▶ [WHAT YOU ARE ASKED TO DO]: Sift the material for lines containing "expression", and return them.

------------------------------------------------

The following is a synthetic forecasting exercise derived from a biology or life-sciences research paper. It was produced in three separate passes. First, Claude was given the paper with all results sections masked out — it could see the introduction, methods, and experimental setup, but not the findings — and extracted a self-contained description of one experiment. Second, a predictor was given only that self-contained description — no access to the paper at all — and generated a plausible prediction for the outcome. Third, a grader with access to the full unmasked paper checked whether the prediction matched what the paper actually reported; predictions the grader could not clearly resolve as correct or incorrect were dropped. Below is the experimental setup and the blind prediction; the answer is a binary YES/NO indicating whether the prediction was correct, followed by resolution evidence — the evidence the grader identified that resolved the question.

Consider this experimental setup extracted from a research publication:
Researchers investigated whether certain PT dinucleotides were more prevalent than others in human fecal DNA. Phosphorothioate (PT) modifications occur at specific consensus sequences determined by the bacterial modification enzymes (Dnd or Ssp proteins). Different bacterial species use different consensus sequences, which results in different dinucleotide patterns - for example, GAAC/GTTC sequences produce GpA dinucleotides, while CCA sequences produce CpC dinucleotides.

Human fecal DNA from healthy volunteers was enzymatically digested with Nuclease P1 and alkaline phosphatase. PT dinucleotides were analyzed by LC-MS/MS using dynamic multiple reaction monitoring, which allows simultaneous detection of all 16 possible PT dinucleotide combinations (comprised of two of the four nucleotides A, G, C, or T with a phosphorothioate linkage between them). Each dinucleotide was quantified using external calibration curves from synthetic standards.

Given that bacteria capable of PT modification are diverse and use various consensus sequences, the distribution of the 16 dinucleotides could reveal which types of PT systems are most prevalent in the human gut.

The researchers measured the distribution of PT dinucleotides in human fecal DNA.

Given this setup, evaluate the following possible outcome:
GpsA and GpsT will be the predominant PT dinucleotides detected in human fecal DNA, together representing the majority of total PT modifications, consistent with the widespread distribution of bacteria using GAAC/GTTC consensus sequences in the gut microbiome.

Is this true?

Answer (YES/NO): NO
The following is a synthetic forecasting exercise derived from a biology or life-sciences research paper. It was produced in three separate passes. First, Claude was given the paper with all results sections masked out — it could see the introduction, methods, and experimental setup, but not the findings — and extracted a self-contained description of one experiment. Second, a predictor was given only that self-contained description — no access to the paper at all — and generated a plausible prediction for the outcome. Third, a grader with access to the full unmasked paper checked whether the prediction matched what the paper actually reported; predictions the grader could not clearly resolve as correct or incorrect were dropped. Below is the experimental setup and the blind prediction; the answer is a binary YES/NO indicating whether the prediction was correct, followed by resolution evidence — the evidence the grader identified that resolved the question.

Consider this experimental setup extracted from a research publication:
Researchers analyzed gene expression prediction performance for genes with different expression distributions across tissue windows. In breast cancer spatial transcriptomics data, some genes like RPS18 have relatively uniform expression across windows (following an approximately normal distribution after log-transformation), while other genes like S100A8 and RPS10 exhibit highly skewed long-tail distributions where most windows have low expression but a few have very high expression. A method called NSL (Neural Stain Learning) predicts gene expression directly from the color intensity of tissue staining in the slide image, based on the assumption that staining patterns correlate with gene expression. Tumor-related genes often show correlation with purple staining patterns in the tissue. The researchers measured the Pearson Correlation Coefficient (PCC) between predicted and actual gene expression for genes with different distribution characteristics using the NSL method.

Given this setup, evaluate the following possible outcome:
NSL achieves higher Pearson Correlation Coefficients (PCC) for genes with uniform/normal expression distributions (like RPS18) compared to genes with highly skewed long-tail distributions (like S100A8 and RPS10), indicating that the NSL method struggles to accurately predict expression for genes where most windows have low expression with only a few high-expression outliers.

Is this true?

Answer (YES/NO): YES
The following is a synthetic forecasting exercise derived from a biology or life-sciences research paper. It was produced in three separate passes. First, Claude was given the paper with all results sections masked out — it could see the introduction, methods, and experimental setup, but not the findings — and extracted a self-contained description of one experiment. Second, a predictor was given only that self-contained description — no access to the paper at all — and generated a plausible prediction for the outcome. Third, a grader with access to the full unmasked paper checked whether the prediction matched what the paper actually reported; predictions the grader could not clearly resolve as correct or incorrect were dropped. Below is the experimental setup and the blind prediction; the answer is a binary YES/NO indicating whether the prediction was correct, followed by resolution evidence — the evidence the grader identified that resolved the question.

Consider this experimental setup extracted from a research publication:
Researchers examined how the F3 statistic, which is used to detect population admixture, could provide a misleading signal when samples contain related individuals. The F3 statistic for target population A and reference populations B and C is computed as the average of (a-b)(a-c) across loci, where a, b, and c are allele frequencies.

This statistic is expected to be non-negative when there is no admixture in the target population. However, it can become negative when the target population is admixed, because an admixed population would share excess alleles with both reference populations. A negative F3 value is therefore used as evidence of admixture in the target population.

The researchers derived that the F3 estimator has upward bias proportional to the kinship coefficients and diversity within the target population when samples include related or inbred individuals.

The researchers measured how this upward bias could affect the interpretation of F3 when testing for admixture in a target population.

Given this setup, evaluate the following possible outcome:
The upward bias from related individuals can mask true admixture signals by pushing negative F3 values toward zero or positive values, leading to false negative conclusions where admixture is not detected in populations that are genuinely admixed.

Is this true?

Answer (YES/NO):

------------------------------------------------

▶ [RESULT FOR THIS TASK]:
Researchers analyzed gene expression prediction performance for genes with different expression distributions across tissue windows. In breast cancer spatial transcriptomics data, some genes like RPS18 have relatively uniform expression across windows (following an approximately normal distribution after log-transformation), while other genes like S100A8 and RPS10 exhibit highly skewed long-tail distributions where most windows have low expression but a few have very high expression. A method called NSL (Neural Stain Learning) predicts gene expression directly from the color intensity of tissue staining in the slide image, based on the assumption that staining patterns correlate with gene expression. Tumor-related genes often show correlation with purple staining patterns in the tissue. The researchers measured the Pearson Correlation Coefficient (PCC) between predicted and actual gene expression for genes with different distribution characteristics using the NSL method.
NSL achieves higher Pearson Correlation Coefficients (PCC) for genes with uniform/normal expression distributions (like RPS18) compared to genes with highly skewed long-tail distributions (like S100A8 and RPS10), indicating that the NSL method struggles to accurately predict expression for genes where most windows have low expression with only a few high-expression outliers.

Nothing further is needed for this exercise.